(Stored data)
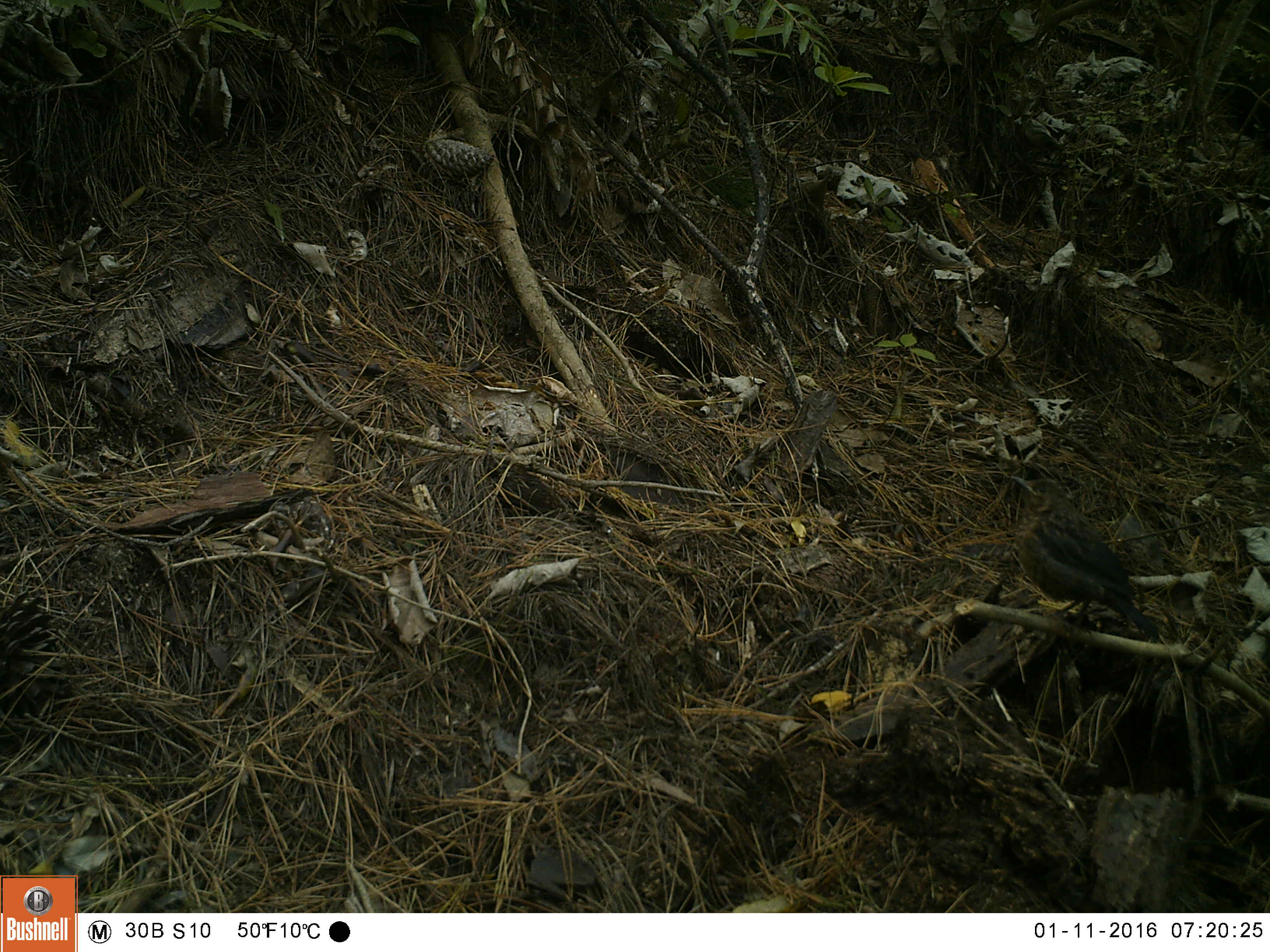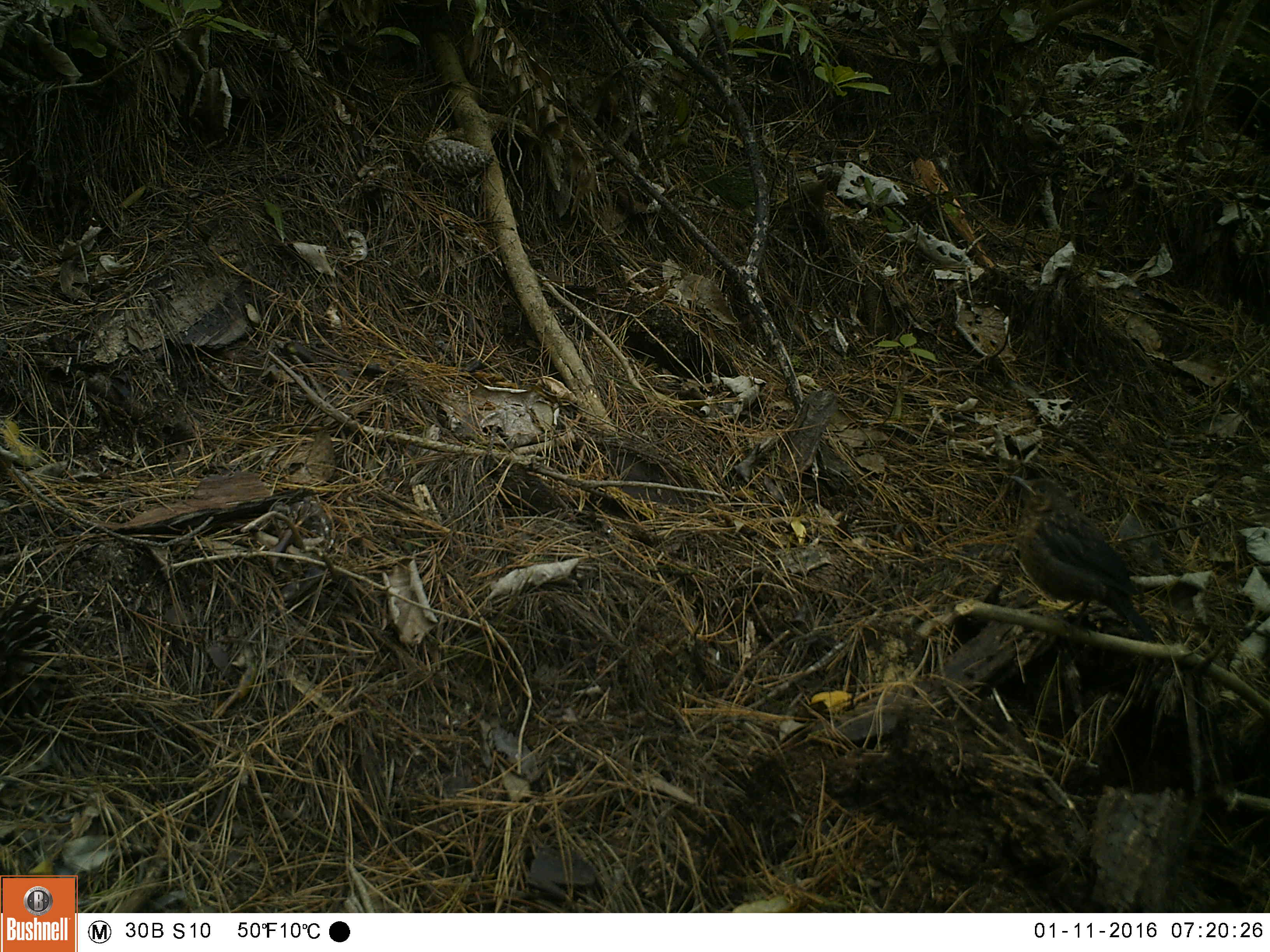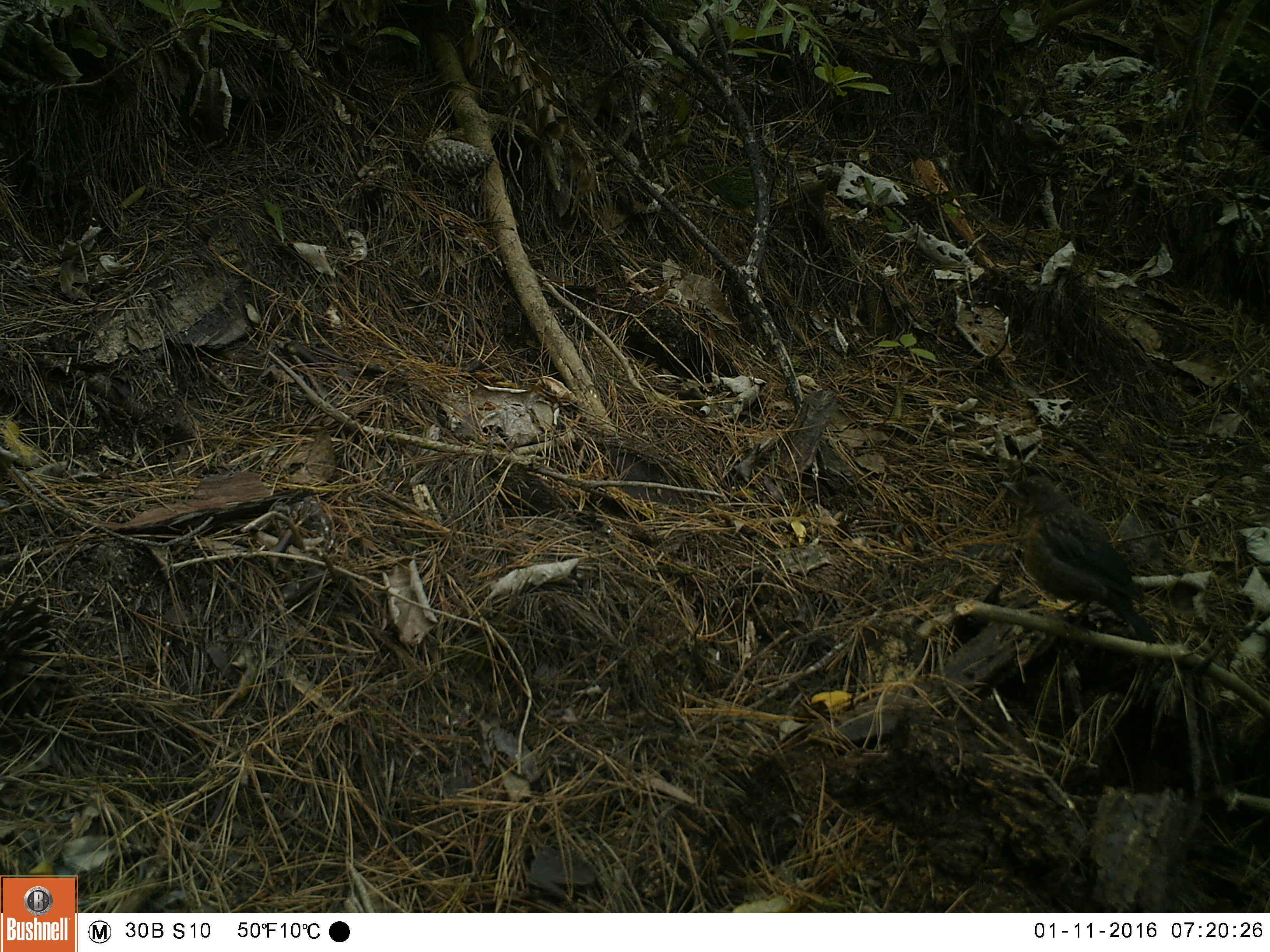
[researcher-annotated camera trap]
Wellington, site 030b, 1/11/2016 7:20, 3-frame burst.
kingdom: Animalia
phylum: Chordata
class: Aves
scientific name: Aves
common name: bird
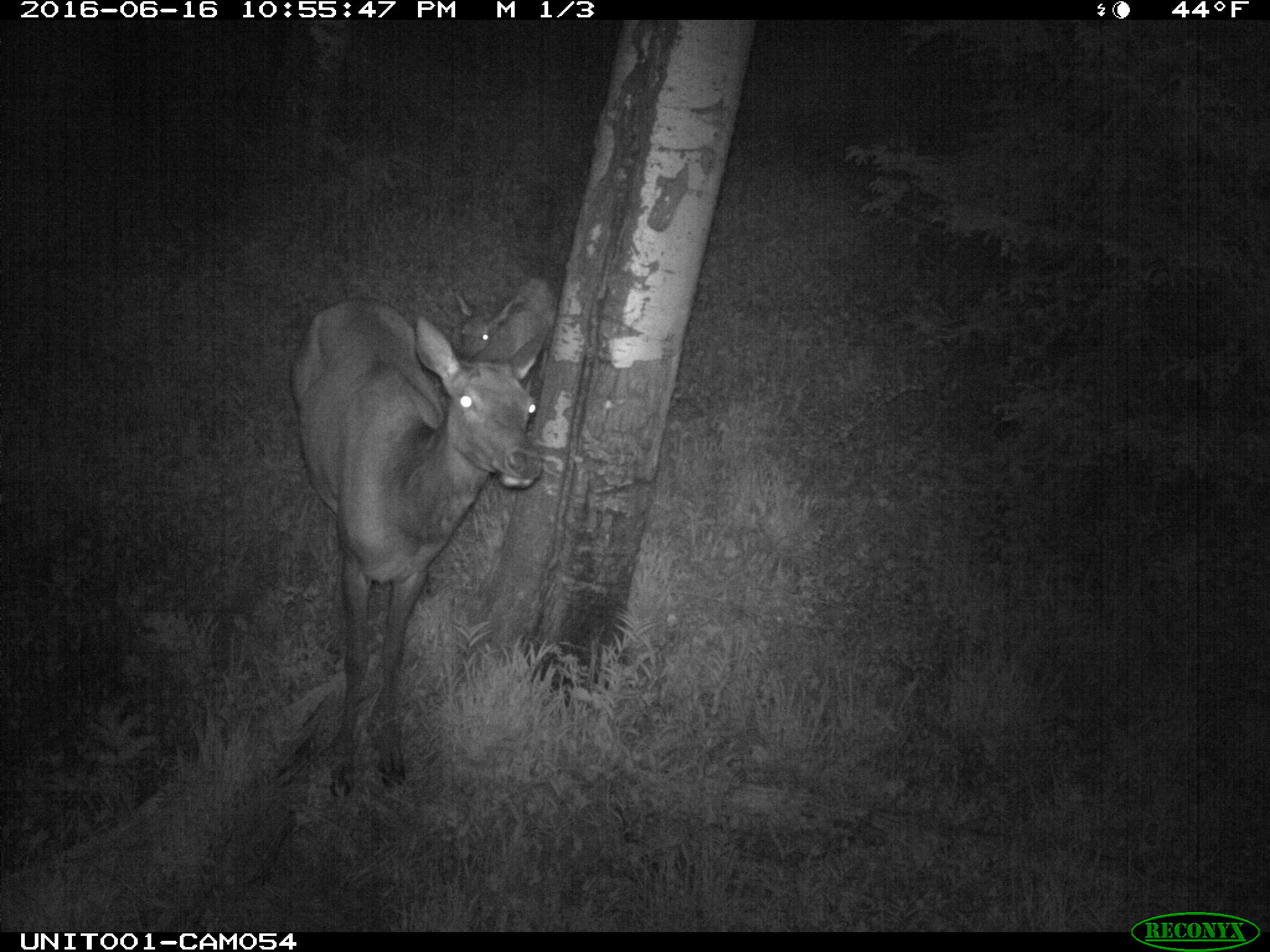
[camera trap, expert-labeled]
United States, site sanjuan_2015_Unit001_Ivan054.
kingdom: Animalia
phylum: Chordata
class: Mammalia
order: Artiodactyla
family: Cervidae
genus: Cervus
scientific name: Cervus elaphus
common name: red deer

* ABOUT THIS EXERCISE
Give the records again exactly, minus the pictures.

* SOLVED EXERCISE
[researcher-annotated camera trap]
Wellington, site 030b, 1/11/2016 7:20, 3-frame burst.
kingdom: Animalia
phylum: Chordata
class: Aves
scientific name: Aves
common name: bird
[camera trap, expert-labeled]
United States, site sanjuan_2015_Unit001_Ivan054.
kingdom: Animalia
phylum: Chordata
class: Mammalia
order: Artiodactyla
family: Cervidae
genus: Cervus
scientific name: Cervus elaphus
common name: red deer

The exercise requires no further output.